Taming the Compliance Beast of Burden

The expanding regulatory landscape is best navigated with robust technology solutions

Taming the Compliance Beast of BurdenCompliance in the mortgage industry is not a new topic. In fact, there are mortgage regulations on the books as old as the Truth in Lending Act of 1968, which was passed to ensure that borrowers are treated fairly by businesses and that they are informed about the true cost of credit. During the decades since then, more regulations have been implemented to accomplish the same thing — to provide an equitable setting for people to achieve the American dream of homeownership.

The number of rules governing how mortgage companies and originators operate and interact with borrowers has grown exponentially in recent years in particular, mainly because of the fallout from the financial crisis of 2008. The Dodd-Frank Wall Street Reform and Consumer Protection Act, signed into law in July 2010, set the stage for drastic change in the industry on the regulatory front. Among other things, the act authorized the creation of the Consumer Financial Protection Bureau (CFPB), which became the newest agency charged with providing federal oversight of the mortgage industry.

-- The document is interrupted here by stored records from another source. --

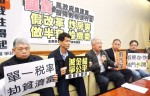 《TAIPEI TIMES 焦點》 Tax draft faces activists' resistance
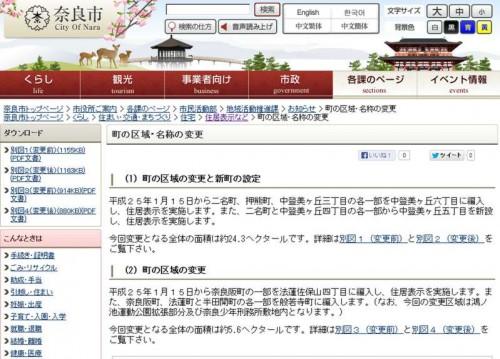 奈良県奈良市住居表示住所変更の案内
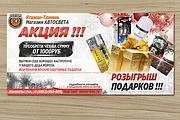 Сделаю ВЕБ баннер любой тематики 117 - kwork.ru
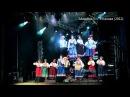 "Наталя Фаліон,гурт ""Забава"" - ""Ой,село"".Мамина піч. (HD)"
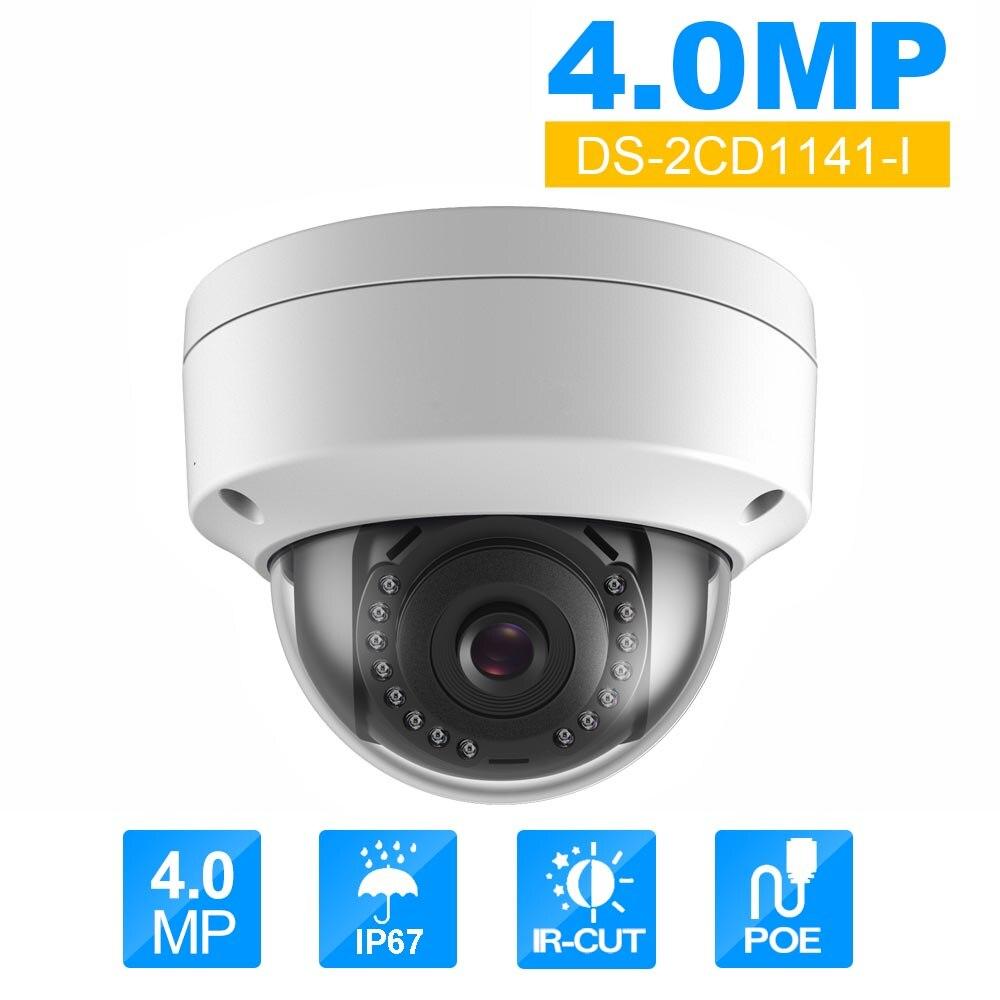 HIK 4 0 MP DS 2CD1141 I OEM Fixed Lens poe IP Camera Surveillance Exterieur Indoor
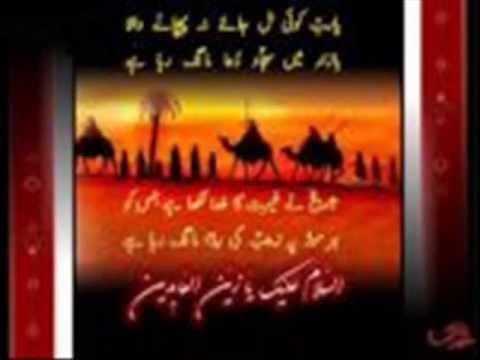 Noha Hussain Gohar - Akhay Jabir Kuj Nai Pucchda Main video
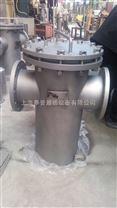 不銹鋼籃式過濾器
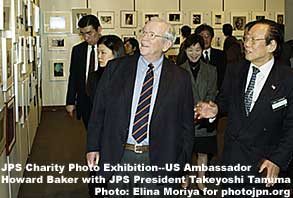 JPS Charity Exhibition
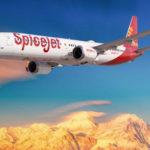Авиационные власти уже 17 регионов разрешили эксплуатацию Boeing 737MAX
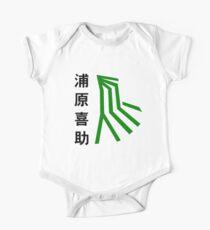 Urahara tribute Kids Clothes
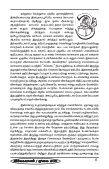 Viveka vani July 2011 Issue.pdf - Vivekananda Kendra Prakashan - Page 5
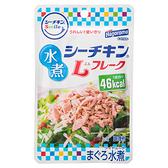 日本 Hagoromo 水煮鮪魚便利包 60g はごろもフーズ 喜金雞
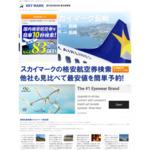 スカイマークの長崎航空券 サイトのキャプチャー画像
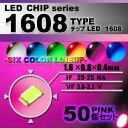 LEDチップ ( 1608 Type ) ピンク ( 50個set ) エアコン ...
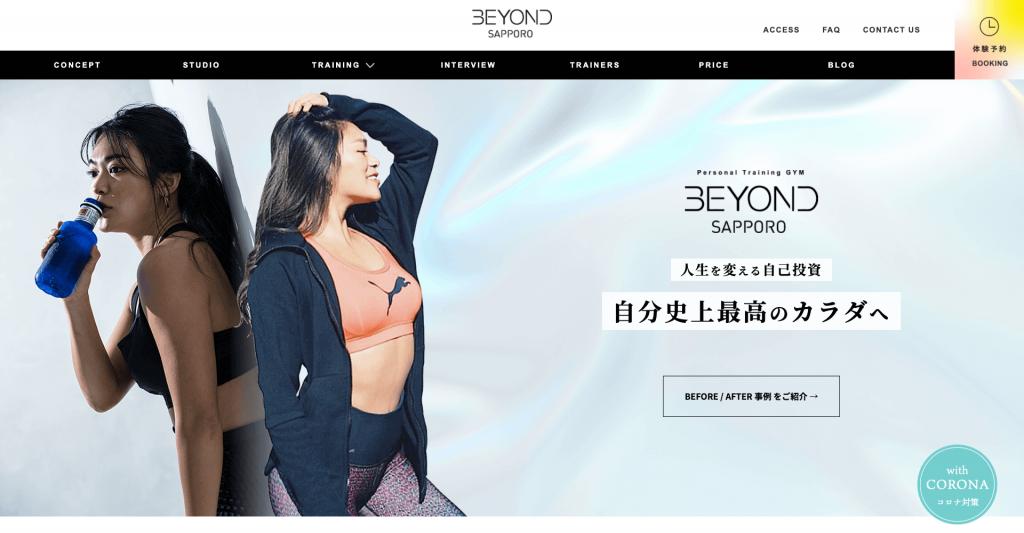 BEYOND(ビヨンド)札幌店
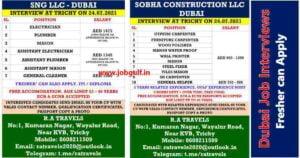 Dubai Job Interview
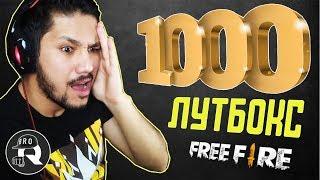 Gambar cover 1000 ЛУТБОКС АШАМЫЗ! 😱😱😱 FREE FIRE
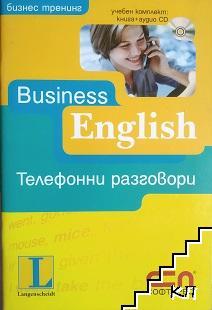Business English. Телефонни разговори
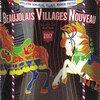 『おすすめヌーヴォーその1★格上葡萄で醸される、究極のヴィラージュ・ヌーヴォー★2017 Beaujolais Villages Nouveau Print Bottle, Paul Sapin』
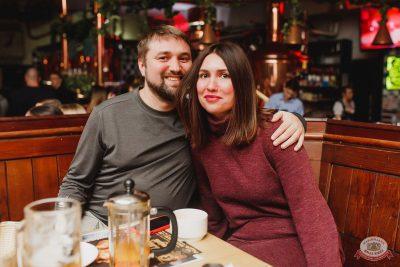 Александр Незлобин, 15 ноября 2018 - Ресторан «Максимилианс» Челябинск - 22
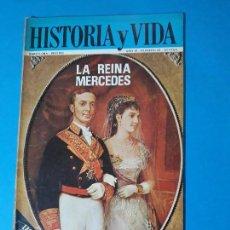 Coleccionismo de Revista Historia y Vida: REVISTA HISTORIA Y VIDA AÑO AÑO III Nº 26. LA REINA MERCEDES. Lote 150462202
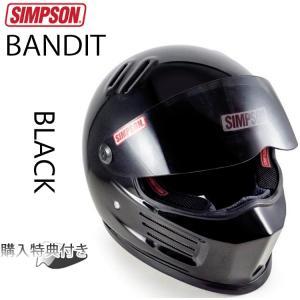 【送料無料】SIMPSON シンプソンヘルメット バンディット BANDIT ブラック フルフェイスヘルメット SG規格全排気量対応【あすつく対応】 freeline
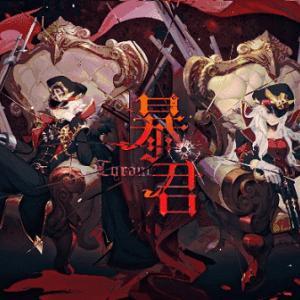 【Ragnarok M】【ラグマス】ガンスリンガー(上位2次)、反逆者(3次)、暴君(4次)の一部スキルが公開されました。 @きぃ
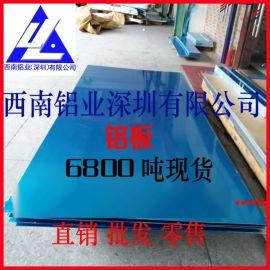 4032铝板薄铝板焊接 2024航空铝板 进口合金薄板 铝板厂家价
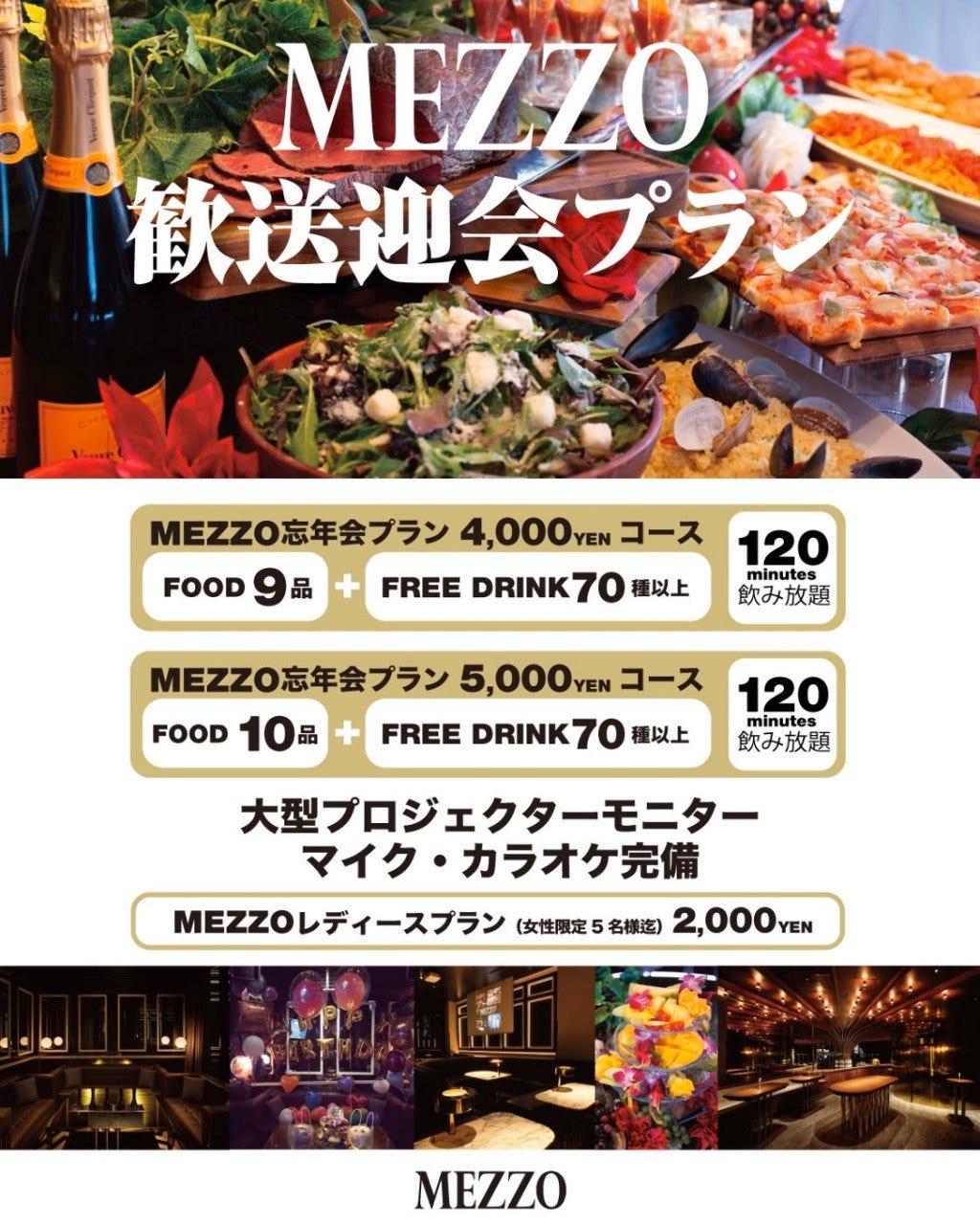 MEZZO 〜メゾ〜 六本木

Initially, mortgage companies were unclear about what the new changes and developments in the government regulatory arena would mean for their businesses. Many of them hired third-party vendors as consultants to provide insight into the implications of the new regulations. These vendors were experts in regulatory compliance and many also used technology to help them in their consulting capacity. As the new regulations resulting from Dodd Frank took hold in the industry, many mortgage companies decided to hire in-house compliance experts to give them more control over their compliance efforts.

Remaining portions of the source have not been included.